_Goal_
Copy the entries below word for word, leaving out the pictures.

_Data for processing_
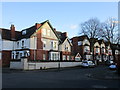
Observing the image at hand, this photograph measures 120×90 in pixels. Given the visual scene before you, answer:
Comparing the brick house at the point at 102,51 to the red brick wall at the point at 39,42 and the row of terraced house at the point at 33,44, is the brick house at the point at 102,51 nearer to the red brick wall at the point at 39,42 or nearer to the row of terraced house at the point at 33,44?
the row of terraced house at the point at 33,44

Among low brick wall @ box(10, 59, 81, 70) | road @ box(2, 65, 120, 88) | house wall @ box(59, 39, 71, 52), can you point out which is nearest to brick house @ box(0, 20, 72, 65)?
house wall @ box(59, 39, 71, 52)

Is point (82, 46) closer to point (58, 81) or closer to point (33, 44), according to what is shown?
point (33, 44)

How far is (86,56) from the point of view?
6131cm

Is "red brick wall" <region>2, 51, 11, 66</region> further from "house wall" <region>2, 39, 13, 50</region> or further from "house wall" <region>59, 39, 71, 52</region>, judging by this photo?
"house wall" <region>59, 39, 71, 52</region>

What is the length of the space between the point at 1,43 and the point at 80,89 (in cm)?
3272

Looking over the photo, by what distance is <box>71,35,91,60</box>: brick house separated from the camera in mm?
61125

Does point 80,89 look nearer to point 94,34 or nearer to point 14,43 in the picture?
point 14,43

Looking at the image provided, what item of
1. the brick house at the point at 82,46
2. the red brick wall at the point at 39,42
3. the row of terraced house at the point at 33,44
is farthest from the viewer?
the brick house at the point at 82,46

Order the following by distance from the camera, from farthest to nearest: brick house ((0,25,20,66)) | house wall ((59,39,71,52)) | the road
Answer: house wall ((59,39,71,52)) → brick house ((0,25,20,66)) → the road

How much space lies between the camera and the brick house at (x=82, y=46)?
6112 centimetres

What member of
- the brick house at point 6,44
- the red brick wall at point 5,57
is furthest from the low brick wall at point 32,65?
the brick house at point 6,44

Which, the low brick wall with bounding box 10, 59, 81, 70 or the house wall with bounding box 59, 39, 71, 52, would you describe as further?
the house wall with bounding box 59, 39, 71, 52

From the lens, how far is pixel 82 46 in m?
61.1

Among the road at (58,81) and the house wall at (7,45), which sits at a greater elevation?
the house wall at (7,45)
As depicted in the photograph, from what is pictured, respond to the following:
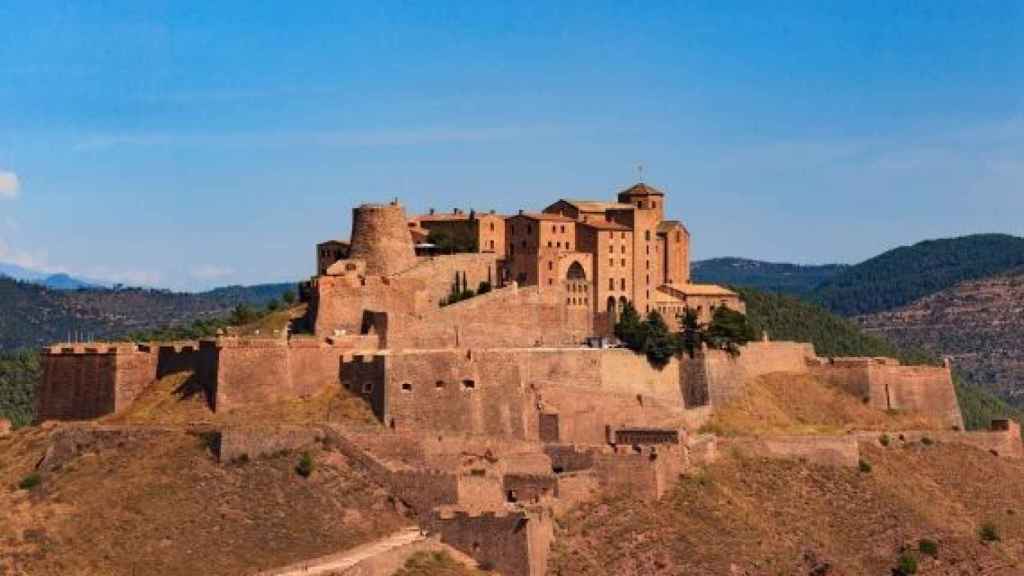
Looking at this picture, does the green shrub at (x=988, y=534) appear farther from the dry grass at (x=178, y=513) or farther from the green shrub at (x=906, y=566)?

_Task solution_
Observing the image at hand, this photograph measures 120×90 in pixels. Given the visual scene before you, answer:
Comparing the brick house at the point at 102,51 to the red brick wall at the point at 39,42 and the row of terraced house at the point at 33,44, is the brick house at the point at 102,51 nearer to the red brick wall at the point at 39,42 or nearer to the row of terraced house at the point at 33,44?
the row of terraced house at the point at 33,44

Among low brick wall @ box(10, 59, 81, 70) | road @ box(2, 65, 120, 88) | house wall @ box(59, 39, 71, 52), can you point out which is nearest to brick house @ box(0, 20, 72, 65)?
house wall @ box(59, 39, 71, 52)

Is point (82, 46) closer to point (58, 81) or closer to point (33, 44), according to what is shown?
point (33, 44)

How far is (86,56) from the point of view?
6131cm

Is "red brick wall" <region>2, 51, 11, 66</region> further from "house wall" <region>2, 39, 13, 50</region> or further from "house wall" <region>59, 39, 71, 52</region>, judging by this photo?
"house wall" <region>59, 39, 71, 52</region>

What is the length of the space between the point at 1,43 and the point at 80,89 (in cm)?
3272

Looking over the photo, by what distance is <box>71,35,91,60</box>: brick house separated from the camera in mm?
61125

Does point 80,89 look nearer to point 94,34 or nearer to point 14,43 in the picture?
point 14,43

Looking at the image provided, what item of
1. the brick house at the point at 82,46
2. the red brick wall at the point at 39,42
3. the row of terraced house at the point at 33,44
is farthest from the viewer?
the brick house at the point at 82,46

Order the following by distance from the camera, from farthest to nearest: brick house ((0,25,20,66)) | house wall ((59,39,71,52)) | the road
Answer: house wall ((59,39,71,52)) → brick house ((0,25,20,66)) → the road

How much space lies between the camera and the brick house at (x=82, y=46)?
6112 centimetres

What member of
- the brick house at point 6,44
- the red brick wall at point 5,57
is furthest from the low brick wall at point 32,65?
the brick house at point 6,44

Which, the low brick wall with bounding box 10, 59, 81, 70 or the house wall with bounding box 59, 39, 71, 52, would you describe as further?
the house wall with bounding box 59, 39, 71, 52

From the lens, how far is pixel 82 46 in m?
61.1

Among the road at (58,81) and the house wall at (7,45), which sits at a greater elevation?
the house wall at (7,45)
As depicted in the photograph, from what is pictured, respond to the following:
Looking at this picture, does the green shrub at (x=988, y=534) appear farther from the dry grass at (x=178, y=513) or farther from the green shrub at (x=906, y=566)?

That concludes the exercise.